Hey, guys, Professor Bill of Comic Book University and I'm going to explain 10 Things about Deadly Nightshade in about a minute.
1.) Nightshade's first appearance was in "Captain America #164" August 1973 and she was created by Steve Englehart and Alan Weiss.
2.) Tilda Johnson was an only child born in Harlem.
She grew up with the attitude that the only way out of her squalid condition was through crime.
3.) She discovered she had an aptitude for the sciences and she became a self-taught expert in the fields of biochemistry, genetics, physics, robotics, and cybernetics.
4.) This genius, coupled with her budding propensity for criminal activity, caught the eye of the ancient villain Yellow Claw, who recruited her to be his partner in his quest for world domination.
5.) She immediately improved Yellow Claws serum for turning humans into werewolves and used that serum on more than one occasion, being responsible for the famous "Cap-Wolf" incident.
6.) She was recruited by Superia to be her second-in-command in an incarnation of the Femizons where she enhanced her acrobatics aptitude and learned the martial arts from several of the other members.
7.) Tilda was always brilliant, considered one of the smartest people in the Marvel Universe, yet she was also extremely childish, leading to her making terrible life-choices.
She tried to go straight on her own but, though she was hyper-intelligent, she had no official accolades and was considered unhireable.
8.) She was, however, recruited by Nighthawk, in Chicago, where she helped the hero fight crime and improved his gear.
9.) She would eventually bury Nighthawk and take on his costumed identity when the hero was murdered during a protest against Hydra's influence in the "Secret Empire" story.
10.) Tilda further learned what it meant to be a hero during her association with Hawkeye and Red Wolf, where she travels the country seeking to bring justice to the streets.
And that's 10 Things about Deadly Nightshade in about a minute.

**Work instructions**
(1) Retype the part of the Deadly Nightshade text that opens with the words containing "She tried to" and closes with "that's 10 Things about Deadly Nightshade in about a minute.".
(2) Translate this sentence from the Deadly Nightshade text into Spanish: "She grew up with the attitude that the only way out of her squalid condition was through crime."

(Dataset records)
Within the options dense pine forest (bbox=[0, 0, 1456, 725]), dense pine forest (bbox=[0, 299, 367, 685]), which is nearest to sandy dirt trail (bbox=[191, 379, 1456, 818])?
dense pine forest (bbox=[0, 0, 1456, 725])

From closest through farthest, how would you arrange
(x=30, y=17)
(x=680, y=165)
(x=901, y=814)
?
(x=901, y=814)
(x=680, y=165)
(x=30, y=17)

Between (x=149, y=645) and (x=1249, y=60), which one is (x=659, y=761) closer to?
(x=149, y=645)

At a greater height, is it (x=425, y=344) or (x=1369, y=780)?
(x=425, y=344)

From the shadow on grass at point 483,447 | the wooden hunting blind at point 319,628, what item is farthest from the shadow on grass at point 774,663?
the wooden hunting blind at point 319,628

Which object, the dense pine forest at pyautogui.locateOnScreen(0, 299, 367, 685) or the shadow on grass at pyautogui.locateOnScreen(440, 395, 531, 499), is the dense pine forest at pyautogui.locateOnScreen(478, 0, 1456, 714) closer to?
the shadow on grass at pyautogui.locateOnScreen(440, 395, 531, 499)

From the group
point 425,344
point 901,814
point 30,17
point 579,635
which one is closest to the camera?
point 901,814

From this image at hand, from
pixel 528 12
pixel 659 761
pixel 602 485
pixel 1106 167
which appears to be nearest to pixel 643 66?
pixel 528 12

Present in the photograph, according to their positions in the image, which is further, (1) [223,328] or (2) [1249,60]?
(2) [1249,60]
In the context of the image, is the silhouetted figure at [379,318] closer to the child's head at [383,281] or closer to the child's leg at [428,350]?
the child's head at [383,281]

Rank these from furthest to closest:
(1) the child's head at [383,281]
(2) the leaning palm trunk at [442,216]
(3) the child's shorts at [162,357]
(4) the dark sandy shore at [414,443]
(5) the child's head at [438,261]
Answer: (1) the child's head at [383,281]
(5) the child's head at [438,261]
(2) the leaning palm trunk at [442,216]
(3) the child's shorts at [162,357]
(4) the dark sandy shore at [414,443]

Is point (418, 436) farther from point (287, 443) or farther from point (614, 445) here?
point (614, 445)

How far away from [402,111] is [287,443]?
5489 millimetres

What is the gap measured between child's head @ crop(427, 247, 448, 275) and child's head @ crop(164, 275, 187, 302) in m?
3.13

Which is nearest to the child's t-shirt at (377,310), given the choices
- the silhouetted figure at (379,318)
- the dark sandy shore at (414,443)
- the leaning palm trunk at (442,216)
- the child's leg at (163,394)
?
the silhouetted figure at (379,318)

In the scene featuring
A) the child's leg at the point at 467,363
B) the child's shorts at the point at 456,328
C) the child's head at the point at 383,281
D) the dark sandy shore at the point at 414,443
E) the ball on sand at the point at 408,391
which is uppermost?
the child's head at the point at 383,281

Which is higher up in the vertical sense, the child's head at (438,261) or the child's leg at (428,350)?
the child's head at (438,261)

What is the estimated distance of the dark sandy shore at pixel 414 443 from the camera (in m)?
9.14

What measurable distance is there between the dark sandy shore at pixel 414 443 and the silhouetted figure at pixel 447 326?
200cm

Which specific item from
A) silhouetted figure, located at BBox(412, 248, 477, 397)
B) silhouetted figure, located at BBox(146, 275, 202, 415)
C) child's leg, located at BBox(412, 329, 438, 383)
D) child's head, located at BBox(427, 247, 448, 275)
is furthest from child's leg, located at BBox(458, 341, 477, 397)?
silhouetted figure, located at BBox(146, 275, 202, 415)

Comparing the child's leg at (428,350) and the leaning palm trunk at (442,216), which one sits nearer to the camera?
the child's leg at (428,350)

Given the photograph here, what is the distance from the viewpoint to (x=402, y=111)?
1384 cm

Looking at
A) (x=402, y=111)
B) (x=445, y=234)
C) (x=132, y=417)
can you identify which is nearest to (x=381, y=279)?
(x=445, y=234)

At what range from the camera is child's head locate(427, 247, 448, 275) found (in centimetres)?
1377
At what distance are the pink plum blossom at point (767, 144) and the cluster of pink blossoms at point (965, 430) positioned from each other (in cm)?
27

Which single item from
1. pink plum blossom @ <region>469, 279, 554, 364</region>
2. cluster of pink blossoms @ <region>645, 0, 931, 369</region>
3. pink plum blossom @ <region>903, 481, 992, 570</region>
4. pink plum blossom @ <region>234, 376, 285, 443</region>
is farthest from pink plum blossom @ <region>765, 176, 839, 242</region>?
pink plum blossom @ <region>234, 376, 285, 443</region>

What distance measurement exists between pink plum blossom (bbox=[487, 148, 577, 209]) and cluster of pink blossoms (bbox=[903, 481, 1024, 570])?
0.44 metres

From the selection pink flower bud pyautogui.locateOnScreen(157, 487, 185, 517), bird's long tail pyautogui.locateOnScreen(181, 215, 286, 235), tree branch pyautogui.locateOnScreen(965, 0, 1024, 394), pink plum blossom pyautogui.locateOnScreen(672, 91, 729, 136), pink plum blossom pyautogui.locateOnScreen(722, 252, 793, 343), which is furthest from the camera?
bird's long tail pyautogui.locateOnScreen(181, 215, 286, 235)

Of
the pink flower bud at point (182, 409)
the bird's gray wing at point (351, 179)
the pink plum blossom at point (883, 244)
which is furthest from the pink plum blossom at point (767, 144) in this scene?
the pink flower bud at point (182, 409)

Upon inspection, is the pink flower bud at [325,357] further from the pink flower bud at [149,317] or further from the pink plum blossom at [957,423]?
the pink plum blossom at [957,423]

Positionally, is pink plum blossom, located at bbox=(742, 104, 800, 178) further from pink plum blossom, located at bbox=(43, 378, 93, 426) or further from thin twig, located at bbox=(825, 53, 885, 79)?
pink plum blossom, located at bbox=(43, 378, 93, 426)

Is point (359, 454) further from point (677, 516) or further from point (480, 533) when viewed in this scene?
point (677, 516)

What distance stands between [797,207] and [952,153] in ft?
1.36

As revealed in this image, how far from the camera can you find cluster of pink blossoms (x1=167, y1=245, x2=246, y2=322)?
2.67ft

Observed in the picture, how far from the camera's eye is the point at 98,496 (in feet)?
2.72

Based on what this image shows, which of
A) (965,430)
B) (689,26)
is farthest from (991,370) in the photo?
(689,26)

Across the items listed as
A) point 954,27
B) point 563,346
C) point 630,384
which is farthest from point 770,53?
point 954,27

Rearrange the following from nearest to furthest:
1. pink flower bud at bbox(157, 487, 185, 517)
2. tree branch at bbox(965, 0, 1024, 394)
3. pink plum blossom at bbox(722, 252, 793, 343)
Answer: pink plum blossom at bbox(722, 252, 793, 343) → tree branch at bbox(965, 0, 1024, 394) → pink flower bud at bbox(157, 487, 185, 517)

**Answers by item**
(1)
She tried to go straight on her own but, though she was hyper-intelligent, she had no official accolades and was considered unhireable.
8.) She was, however, recruited by Nighthawk, in Chicago, where she helped the hero fight crime and improved his gear.
9.) She would eventually bury Nighthawk and take on his costumed identity when the hero was murdered during a protest against Hydra's influence in the "Secret Empire" story.
10.) Tilda further learned what it meant to be a hero during her association with Hawkeye and Red Wolf, where she travels the country seeking to bring justice to the streets.
And that's 10 Things about Deadly Nightshade in about a minute.

(2) Creció con la actitud de que la única manera de salir de su miserable condición era a través del crimen.